The main outcome measured in this study was the number of teeth lost to periodontal disease. Although bacterial infection is the predominant direct cause of periodontal disease, various other factors have been purported as high-risk variables, including age, smoking history, diabetes mellitus, BOP, genetic factors, daily medication regimen, family environment, clinician experience, and number of missing teeth [22, 23]. Genetic factors could not be assessed here because of difficulty in checking the genetic background of patients and their parents in this study. We selected a further 12 explanatory variables (age, BMI, bone mass, number of missing teeth at time of initial examination, years elapsed since initial examination, use of antiepileptic drugs, smoking history, diabetes mellitus, living arrangements, periodic dental consultation, tooth brushing, and BOP %), of which three (smoking history, diabetes mellitus, and periodic dental consultation) were not analyzed because no variation was observed in these items. The 27 participants in this study had a cumulative total of 704 teeth; a prospective study design and larger sample size would be recommended for any further cohort study.
CONCLUSION
We conclude that the number of missing teeth at the time of initial examination, bone mass, and living arrangements are all significant independent risk factors in periodontal disease related tooth loss in intellectually disabled female subjects.
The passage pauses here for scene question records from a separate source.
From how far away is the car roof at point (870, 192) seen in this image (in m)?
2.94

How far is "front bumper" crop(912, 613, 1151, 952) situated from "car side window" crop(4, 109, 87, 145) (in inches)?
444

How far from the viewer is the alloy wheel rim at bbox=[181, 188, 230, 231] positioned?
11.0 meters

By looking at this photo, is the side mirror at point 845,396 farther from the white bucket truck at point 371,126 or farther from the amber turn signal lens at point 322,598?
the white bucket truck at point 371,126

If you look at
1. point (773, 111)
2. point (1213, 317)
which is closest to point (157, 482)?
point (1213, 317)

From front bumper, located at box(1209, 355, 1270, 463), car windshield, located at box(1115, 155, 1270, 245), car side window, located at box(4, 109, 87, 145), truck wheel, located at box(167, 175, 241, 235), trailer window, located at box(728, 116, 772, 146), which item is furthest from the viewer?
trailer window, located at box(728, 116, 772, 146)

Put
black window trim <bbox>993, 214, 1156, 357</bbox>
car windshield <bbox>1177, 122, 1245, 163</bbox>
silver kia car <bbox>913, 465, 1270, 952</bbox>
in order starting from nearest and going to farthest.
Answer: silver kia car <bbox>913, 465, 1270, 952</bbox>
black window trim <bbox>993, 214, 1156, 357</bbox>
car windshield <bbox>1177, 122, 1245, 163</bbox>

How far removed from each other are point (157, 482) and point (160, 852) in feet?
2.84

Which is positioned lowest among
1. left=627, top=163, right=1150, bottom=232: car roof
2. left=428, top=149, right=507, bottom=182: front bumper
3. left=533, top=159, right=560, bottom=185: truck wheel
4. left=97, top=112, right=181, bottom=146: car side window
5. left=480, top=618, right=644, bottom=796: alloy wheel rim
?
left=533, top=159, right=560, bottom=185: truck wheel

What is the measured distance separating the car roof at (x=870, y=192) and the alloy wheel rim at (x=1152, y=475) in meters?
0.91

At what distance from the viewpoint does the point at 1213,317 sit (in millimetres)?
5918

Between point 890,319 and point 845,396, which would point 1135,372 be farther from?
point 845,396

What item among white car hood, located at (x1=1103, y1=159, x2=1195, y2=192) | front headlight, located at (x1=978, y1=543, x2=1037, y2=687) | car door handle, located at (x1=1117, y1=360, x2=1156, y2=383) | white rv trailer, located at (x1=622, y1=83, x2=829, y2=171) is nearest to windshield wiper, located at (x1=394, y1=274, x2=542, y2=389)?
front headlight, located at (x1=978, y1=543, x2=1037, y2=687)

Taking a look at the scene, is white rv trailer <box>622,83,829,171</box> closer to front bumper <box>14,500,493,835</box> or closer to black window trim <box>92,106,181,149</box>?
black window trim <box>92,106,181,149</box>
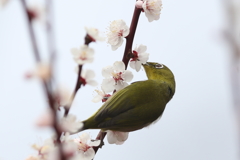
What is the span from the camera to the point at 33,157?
1052 mm

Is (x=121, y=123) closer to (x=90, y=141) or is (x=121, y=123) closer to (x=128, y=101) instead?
(x=128, y=101)

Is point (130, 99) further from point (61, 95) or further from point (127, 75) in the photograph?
point (61, 95)

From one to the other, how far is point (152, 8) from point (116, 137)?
674 millimetres

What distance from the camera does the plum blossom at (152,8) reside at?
1.57 meters

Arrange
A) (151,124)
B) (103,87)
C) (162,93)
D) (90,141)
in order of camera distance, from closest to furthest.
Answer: (90,141), (103,87), (151,124), (162,93)

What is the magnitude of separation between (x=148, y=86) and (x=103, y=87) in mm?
501

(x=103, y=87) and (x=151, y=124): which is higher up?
(x=103, y=87)

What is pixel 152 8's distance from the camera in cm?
161

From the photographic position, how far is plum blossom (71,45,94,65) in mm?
1037

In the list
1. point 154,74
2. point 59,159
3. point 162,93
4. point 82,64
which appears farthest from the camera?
point 154,74

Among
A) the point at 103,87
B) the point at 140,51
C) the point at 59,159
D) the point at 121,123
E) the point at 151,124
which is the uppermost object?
the point at 59,159

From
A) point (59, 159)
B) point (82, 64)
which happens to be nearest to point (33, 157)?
point (82, 64)

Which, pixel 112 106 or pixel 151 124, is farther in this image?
pixel 151 124

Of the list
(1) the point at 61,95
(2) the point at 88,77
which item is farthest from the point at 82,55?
(1) the point at 61,95
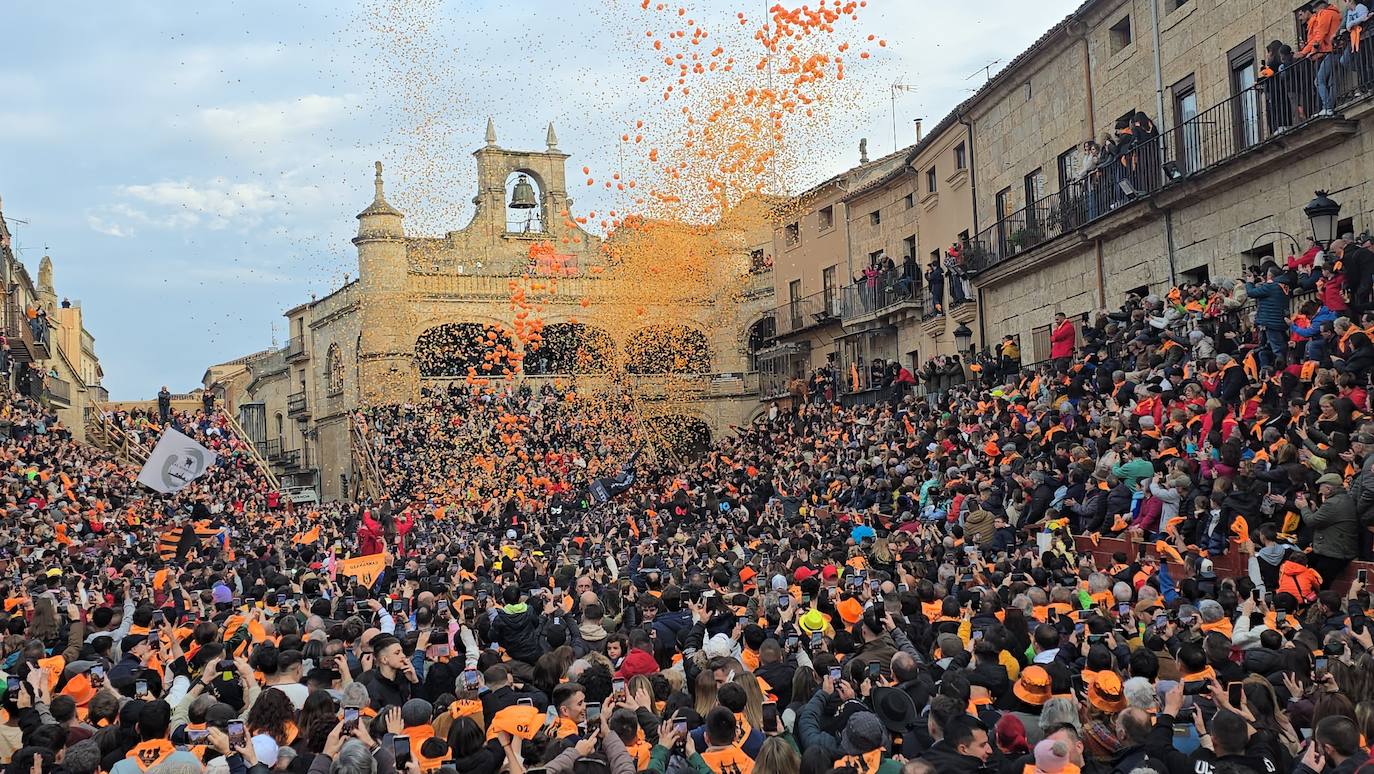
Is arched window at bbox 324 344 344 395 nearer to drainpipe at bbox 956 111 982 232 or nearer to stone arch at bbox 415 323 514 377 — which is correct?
stone arch at bbox 415 323 514 377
This is the first article to reveal a relationship between bone mass and periodontal disease specifically in patients with ID. It is well known that these patients have increased susceptibility to dental disease and, owing to medical advances, are now living longer than previously expected [24]. Dentists should thus pay careful attention to managing the oral condition of menopausal women with ID, especially those with low bone mass, because they are suggested to represent a particularly high-risk group that are extremely vulnerable to tooth loss, which will have a consequent negative impact on their QOL.
CONFLICT OF INTEREST
The authors confirm that this article content has no conflicts of interest.
ACKNOWLEDGEMENTS
This work was supported in part by a Grant-in-Aid for Scientific Research (C): (24593152), from the Japan Society for the Promotion of Science.